From 2012-16, Kirstin undertook a PhD at Queen Mary, University of London, supervised by Professor Nicholas Ridout. Her thesis analysed the development of stunts as performance and discourse in late nineteenth century New York. In 2014, she won the TDR (The Drama Review) Student Essay Contest for her article about an endurance walking contest at Madison Square Garden. She spent three months as a Fellow at the Kluge Center, Library of Congress undertaking archival research, and completed her PhD in 2018. Her essay, ' "He was no fool. He was a bridge jumper": Industrial fall guys in turn-of-the-century New York' was shortlisted for the British Association for Modernist Studies essay prize for early career scholars. Kirstin's monograph, Stunts of Late-Nineteenth-Century New York: Aestheticised Precarity, Endangered Liveness was published by Routledge in 2019.

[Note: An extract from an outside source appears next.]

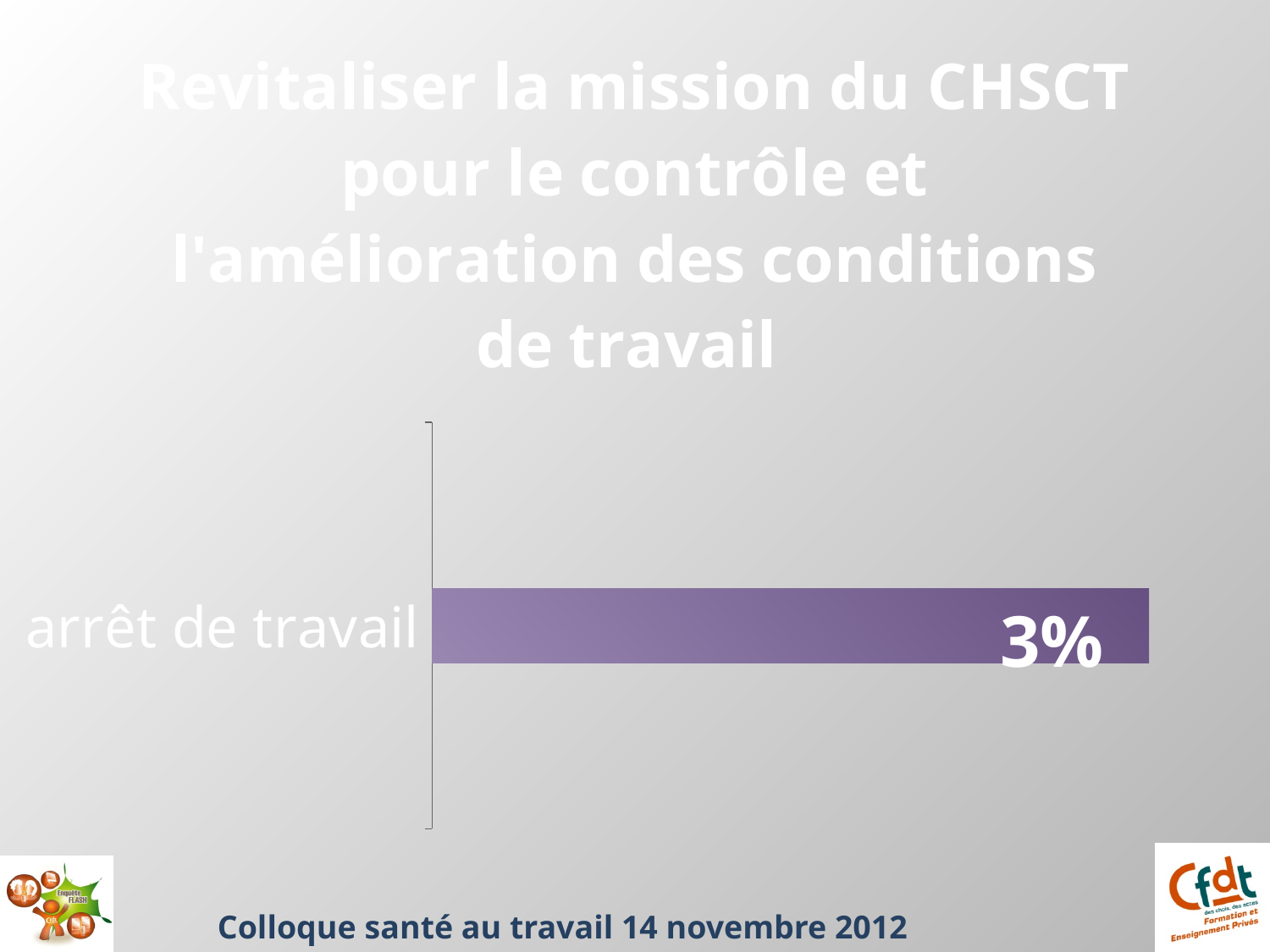
Is the value for "arrêt de travail" greater or less than 10%? less What kind of chart is shown on the slide? bar chart Are the bars in the chart horizontal or vertical? horizontal What is the label of the only category in the chart? arrêt de travail How many categories does the chart show? 1 What is the value shown for "arrêt de travail"? 3%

Kirstin's current research interests progress her explorations of identity, economy and risk through an exploration of casting, particularly in relation to gendered labour. She published 'On Being Cast: Identity Work' in Platform in 2020 and is currently analysing the relationship between casting and sexual exploitation. 

In 2016, Kirstin joined LDC at UEA, where she teaches dramatic literature, performance theory, experimental and feminist performance and scriptwriting. 

As well as dramaturgy and performance, Kirstin maintains an interest in fiction. She co-authored Confidence, a blend of fiction and the philosophy of Friedrich Nietzsche, published by Bloomsbury in 2016. Kirstin worked for eight years as an audio describer, describing theatre, museums and architecture for blind and partially sighted audience members, and training museum staff. In October 2016, she co-organised a conference, 'The Art of Access', at the Young Vic theatre.

Key Research Interests

Kirstin is particularly interested in risk, value, identity and labour in theatre and performance, with a focus on the turn of the twentieth century and its legacies in contemporary culture. Having researched the emergence of stunts, Kirstin is now researching casting, in relation to identity and gendered labour.

Teaching Interests

Kirstin enjoys teaching dramaturgy, scriptwriting, performance history and historiography, the politics of performance, and theoretical approaches to theatre and performance. She teaches both practice-based and seminar-based modules.